Here are some quick impressions, based on the oral argument, about what the Court is likely to do and likely not to do:

(1) There will be no sweeping 5-vote declaration of a fundamental right to marry for same-sex couples, and no five-vote majority to declare the exclusion of gay couples unconstitutional on Equal Protection grounds. There may be four Justices willing to say so, but Justice Kennedy is just not there yet. It’s clearer now than it was even yesterday that he thinks there’s a big difference between criminalizing private sexual conduct and promoting same-sex unions to equal status in marriage. The quest for a nationwide right to same-sex marriage, begun when this litigation was filed over the strong objections of gay-rights groups in 2009, is not likely to end successfully in this case.

(2) There will probably be no “California only” answer from five justices, striking down Prop 8 alone. Justice Kennedy dismissed that possibility as “odd.” Chief Justice Roberts was disdainful. The “Dear Justice Kennedy” opinion of the Ninth Circuit had no supporters today.

(3) There’s even less chance that there will be a “nine-state” decision, striking down only the marriage laws of the states that grant civil unions to same-sex couples, but not the status of marriage. Even some of the more liberal Justices were skeptical, quite reasonably, that a state might be “punished” for giving same-sex couples full rights except for the title of marriage. The Solicitor General’s position that the Court could order a nine-state answer now and deal with the other states at a later date sounded like a constitutional theory that had not yet evolved.

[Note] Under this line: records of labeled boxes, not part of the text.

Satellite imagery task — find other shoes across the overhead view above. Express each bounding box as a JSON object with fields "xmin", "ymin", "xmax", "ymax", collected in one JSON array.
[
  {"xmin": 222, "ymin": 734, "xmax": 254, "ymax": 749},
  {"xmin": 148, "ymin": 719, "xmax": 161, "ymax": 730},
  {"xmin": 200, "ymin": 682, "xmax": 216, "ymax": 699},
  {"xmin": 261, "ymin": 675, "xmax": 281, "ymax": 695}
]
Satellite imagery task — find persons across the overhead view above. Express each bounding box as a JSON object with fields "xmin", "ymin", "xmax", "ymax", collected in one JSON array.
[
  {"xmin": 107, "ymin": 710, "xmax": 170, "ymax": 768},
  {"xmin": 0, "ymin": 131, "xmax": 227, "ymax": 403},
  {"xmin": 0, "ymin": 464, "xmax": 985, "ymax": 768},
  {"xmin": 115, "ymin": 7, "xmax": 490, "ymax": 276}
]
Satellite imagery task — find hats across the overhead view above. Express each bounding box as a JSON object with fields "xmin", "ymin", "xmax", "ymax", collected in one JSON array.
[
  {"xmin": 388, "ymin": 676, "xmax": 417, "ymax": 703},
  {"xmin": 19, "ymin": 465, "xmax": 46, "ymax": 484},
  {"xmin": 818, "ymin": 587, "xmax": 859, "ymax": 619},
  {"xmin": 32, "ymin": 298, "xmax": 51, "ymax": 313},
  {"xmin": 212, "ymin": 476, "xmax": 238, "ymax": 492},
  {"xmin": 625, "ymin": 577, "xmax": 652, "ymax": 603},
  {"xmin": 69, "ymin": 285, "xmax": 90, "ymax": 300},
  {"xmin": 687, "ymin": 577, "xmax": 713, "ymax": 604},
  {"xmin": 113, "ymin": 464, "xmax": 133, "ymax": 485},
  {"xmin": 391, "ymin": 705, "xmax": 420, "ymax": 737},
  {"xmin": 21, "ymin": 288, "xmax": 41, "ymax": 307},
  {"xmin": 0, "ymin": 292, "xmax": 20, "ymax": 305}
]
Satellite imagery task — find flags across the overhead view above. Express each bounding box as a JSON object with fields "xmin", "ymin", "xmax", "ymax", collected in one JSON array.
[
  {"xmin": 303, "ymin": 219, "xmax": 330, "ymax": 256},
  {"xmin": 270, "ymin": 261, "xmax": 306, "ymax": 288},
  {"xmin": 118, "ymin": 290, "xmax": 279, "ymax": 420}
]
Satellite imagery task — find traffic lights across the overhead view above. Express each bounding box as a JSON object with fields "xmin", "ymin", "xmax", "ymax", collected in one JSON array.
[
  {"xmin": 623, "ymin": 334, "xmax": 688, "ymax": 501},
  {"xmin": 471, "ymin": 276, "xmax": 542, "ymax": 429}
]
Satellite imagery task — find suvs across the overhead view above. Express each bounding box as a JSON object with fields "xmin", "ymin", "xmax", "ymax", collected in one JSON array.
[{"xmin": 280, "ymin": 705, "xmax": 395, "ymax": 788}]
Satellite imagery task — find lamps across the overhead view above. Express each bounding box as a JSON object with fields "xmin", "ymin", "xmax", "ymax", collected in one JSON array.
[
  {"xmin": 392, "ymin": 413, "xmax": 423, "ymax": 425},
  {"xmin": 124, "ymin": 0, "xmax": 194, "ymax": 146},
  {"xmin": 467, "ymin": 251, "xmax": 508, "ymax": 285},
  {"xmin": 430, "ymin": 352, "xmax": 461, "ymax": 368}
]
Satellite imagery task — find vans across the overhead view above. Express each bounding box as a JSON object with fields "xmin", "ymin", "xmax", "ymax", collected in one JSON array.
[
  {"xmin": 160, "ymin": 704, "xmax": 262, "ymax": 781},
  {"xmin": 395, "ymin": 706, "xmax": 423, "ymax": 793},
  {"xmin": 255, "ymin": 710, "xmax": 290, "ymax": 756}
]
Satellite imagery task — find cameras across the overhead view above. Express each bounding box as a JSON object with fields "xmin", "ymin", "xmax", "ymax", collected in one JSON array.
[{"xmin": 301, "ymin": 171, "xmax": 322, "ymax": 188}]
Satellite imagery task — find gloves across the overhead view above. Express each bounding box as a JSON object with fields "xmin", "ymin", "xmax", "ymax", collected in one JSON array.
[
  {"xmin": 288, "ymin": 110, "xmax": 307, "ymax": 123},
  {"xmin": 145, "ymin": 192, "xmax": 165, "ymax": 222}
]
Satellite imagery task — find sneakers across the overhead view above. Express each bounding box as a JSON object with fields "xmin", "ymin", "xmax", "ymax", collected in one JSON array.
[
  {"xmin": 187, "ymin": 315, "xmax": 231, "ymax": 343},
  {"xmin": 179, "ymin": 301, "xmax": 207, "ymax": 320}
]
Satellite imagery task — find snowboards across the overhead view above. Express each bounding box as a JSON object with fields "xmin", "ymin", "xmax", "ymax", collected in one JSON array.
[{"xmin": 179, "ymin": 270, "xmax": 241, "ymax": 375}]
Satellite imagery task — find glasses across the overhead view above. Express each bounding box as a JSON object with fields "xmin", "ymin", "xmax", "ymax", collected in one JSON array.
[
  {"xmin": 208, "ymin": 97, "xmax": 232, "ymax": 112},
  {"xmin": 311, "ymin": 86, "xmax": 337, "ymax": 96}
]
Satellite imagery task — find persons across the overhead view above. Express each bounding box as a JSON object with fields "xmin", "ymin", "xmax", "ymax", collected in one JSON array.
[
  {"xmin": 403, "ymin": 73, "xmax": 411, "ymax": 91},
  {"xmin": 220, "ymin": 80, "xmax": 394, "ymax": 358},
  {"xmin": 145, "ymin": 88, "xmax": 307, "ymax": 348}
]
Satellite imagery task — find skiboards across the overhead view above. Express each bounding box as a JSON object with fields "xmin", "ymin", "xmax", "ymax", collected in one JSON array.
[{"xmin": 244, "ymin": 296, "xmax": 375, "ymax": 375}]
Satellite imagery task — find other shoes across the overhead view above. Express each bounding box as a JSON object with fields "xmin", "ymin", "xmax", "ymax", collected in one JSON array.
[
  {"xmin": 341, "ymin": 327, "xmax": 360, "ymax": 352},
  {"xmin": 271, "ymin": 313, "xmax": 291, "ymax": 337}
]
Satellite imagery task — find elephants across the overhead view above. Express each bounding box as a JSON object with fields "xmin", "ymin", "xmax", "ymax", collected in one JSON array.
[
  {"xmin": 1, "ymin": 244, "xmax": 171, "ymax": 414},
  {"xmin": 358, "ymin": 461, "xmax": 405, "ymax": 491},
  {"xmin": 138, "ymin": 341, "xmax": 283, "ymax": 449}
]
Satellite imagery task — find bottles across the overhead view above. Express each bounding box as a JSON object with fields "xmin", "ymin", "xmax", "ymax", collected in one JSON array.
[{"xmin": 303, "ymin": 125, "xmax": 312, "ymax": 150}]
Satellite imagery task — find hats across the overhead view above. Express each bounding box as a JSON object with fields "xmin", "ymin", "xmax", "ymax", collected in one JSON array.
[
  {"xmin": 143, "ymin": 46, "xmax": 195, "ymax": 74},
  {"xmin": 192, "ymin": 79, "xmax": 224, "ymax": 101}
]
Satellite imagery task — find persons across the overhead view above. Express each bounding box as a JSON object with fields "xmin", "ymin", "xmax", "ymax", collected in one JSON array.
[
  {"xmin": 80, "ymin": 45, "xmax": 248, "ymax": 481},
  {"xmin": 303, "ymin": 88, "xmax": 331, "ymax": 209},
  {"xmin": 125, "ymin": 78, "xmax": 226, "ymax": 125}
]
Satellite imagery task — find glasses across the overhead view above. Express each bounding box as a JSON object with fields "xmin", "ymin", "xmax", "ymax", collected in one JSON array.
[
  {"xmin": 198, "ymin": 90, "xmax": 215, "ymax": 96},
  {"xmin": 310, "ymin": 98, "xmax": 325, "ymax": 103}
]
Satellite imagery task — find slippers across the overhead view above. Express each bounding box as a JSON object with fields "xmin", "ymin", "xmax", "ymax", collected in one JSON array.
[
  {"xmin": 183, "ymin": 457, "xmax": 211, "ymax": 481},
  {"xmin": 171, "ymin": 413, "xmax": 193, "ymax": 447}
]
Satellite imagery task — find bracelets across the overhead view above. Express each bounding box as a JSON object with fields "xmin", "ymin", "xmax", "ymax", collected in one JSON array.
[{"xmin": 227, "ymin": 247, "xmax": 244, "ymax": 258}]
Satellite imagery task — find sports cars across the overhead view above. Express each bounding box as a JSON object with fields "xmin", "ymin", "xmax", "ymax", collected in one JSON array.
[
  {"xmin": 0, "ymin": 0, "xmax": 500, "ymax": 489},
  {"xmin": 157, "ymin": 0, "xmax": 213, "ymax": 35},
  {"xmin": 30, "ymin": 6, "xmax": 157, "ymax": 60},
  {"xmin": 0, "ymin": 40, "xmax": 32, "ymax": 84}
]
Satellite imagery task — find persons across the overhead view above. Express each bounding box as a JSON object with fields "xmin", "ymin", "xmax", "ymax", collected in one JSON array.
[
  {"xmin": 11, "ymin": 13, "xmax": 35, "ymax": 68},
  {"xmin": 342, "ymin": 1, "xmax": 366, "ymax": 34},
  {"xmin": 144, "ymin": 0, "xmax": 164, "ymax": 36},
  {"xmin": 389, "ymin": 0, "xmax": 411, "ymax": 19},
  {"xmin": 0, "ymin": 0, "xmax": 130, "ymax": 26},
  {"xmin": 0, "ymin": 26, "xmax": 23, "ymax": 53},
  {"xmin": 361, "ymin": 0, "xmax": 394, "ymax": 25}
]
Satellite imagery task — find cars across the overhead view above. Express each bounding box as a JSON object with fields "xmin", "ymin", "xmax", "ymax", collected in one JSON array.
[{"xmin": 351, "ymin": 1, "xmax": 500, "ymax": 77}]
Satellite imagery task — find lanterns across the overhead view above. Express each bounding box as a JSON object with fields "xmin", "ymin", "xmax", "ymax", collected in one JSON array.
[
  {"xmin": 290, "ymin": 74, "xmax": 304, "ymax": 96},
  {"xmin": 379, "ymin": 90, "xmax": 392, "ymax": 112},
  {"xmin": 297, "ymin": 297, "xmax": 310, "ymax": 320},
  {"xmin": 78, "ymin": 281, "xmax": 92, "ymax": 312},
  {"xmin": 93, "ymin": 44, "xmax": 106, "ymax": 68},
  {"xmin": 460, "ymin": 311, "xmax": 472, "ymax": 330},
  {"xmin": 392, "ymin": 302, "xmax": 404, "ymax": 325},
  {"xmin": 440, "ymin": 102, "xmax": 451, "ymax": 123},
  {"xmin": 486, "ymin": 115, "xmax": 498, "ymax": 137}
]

(4) The best possible outcome for same-sex marriage advocates at this point is probably to have the Court dismiss the case on standing grounds, vacating the Ninth Circuit’s opinion, and leaving the District Court’s order in place. The Prop 8 proponents have never been able to show a particularized, personal injury from the recognition of same-sex marriage. And, despite what the California Supreme Court may have decided for state law purposes, ballot proponents do not stand fully in the shoes of the state in defending the law. If the people of California don’t like the fact that their Governor and Attorney General refuse to enforce their laws, they have a political remedy. Or they can adopt a procedure for having a stand-in appointed.  But that’s an internal state governance problem; it doesn’t create Article III standing.

Chief Justice Roberts seemed sympathetic to this line of reasoning – indeed, he prodded the reluctant lawyers on both sides to address it – as did several other Justices. But surprisingly, perhaps, Justice Kennedy was ambivalent: arguing at one point that the petitioners had standing by virtue of being the “official” defenders of the proposition, but arguing at another point that perhaps the Court should dismiss the case on jurisdictional grounds.

I could see a split decision, with three Justices willing to uphold Prop 8 on the merits (Scalia, Thomas, and Alito), at least four Justices (Roberts, Sotomayor, Kagan, and Breyer) and possibly six (add Kennedy and Ginsburg) voting to dismiss the case on some variant of jurisdictional grounds, and/or four willing to strike down Prop 8 on the merits if pushed to do so (Sotomayor, Kagan, Breyer, and Ginsburg). That means that we’ll most likely get a jurisdictional decision, with no clear win or loss for the ultimate cause, a vacated Ninth Circuit decision, and some large questions about the scope and effect of the District Court’s order. More litigation, and political struggle, to come.